O aumento das compras e serviços durante o período festivo de fim de ano vem acompanhado da necessidade de reforçar a atenção ao realizar pagamentos digitais. O uso de QR Codes se tornou comum em lojas, restaurantes, estacionamentos e até contas de consumo, pela praticidade e rapidez. No entanto, também abre espaço para golpes e ações criminosas cada vez mais sofisticadas. O tema foi abordado na edição desta sexta-feira (26) do programa O Povo na TV, da TH+ SBT Tambaú.
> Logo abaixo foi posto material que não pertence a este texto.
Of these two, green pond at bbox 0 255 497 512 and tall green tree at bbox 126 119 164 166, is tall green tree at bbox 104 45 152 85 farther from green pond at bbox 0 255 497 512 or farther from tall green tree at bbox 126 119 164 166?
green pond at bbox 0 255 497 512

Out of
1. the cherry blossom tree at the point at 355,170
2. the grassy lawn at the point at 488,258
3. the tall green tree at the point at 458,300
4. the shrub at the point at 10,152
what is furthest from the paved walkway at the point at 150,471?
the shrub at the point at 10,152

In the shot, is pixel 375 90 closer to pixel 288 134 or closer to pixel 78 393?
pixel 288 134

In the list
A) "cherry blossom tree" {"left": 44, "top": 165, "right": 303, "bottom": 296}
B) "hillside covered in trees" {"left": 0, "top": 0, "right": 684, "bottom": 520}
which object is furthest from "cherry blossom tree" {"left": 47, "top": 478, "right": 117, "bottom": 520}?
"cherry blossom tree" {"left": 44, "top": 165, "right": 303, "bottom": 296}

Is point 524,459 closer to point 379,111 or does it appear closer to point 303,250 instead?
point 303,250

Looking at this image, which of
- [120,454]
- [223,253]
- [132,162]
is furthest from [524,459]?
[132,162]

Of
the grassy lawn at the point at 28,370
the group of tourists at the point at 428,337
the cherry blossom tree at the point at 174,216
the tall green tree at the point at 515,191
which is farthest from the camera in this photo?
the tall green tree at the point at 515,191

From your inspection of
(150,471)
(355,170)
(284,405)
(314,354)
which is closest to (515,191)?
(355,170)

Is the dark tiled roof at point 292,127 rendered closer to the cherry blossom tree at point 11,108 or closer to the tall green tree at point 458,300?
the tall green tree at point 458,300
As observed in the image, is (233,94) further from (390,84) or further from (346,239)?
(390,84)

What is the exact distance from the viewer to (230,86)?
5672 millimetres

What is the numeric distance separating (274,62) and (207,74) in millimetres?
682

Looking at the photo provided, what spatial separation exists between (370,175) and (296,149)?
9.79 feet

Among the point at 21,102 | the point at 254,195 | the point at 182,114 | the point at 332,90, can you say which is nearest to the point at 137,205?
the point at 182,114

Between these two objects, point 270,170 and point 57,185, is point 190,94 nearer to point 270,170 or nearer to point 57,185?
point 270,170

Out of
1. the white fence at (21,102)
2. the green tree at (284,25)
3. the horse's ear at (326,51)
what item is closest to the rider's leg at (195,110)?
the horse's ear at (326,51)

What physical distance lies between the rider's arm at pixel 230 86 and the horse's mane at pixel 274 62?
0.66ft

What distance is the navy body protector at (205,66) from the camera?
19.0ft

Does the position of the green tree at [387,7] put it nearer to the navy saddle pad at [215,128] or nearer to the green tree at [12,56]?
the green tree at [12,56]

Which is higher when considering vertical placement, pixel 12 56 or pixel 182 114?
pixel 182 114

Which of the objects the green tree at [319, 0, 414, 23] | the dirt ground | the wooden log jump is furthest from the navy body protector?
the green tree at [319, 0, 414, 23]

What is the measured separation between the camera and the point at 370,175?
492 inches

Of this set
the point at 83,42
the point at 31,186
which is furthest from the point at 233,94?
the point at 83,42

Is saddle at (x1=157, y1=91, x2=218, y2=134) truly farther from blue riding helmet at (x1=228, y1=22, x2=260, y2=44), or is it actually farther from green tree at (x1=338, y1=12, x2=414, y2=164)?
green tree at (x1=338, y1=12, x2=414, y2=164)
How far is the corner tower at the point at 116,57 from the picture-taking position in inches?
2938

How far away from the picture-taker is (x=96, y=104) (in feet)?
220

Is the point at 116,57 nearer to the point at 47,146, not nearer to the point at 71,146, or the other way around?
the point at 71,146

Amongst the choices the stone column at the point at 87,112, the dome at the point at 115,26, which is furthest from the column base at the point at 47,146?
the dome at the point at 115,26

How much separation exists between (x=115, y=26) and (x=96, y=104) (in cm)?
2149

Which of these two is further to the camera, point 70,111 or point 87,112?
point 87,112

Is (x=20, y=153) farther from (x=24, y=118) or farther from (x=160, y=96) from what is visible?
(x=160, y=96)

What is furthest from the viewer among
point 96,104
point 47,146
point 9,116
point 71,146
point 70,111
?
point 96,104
Apesar da popularização da tecnologia, muitos consumidores ainda realizam transações sem conferir informações básicas, o que pode resultar em fraudes, clonagem de dados e movimentações bancárias não autorizadas. Códigos falsificados podem direcionar o usuário para sites maliciosos e comprometer a segurança financeira.
Praticidade, mas com risco
Para comerciantes e consumidores, o QR Code facilita a rotina e agiliza o atendimento. Empreendedores entrevistados afirmaram que o método reduz falhas comuns em maquininhas e acelera o processo de recebimento. Segundo eles, a tecnologia permite pagamentos rápidos e, em muitos casos, sem que o cliente precise entrar no estabelecimento.
Por outro lado, especialistas alertam que a praticidade não dispensa verificação cuidadosa antes de concluir qualquer transferência. A orientação principal é confirmar se os dados do destinatário exibidos na tela — como nome, CPF ou CNPJ, banco e agência — correspondem à pessoa ou empresa que deve receber o valor.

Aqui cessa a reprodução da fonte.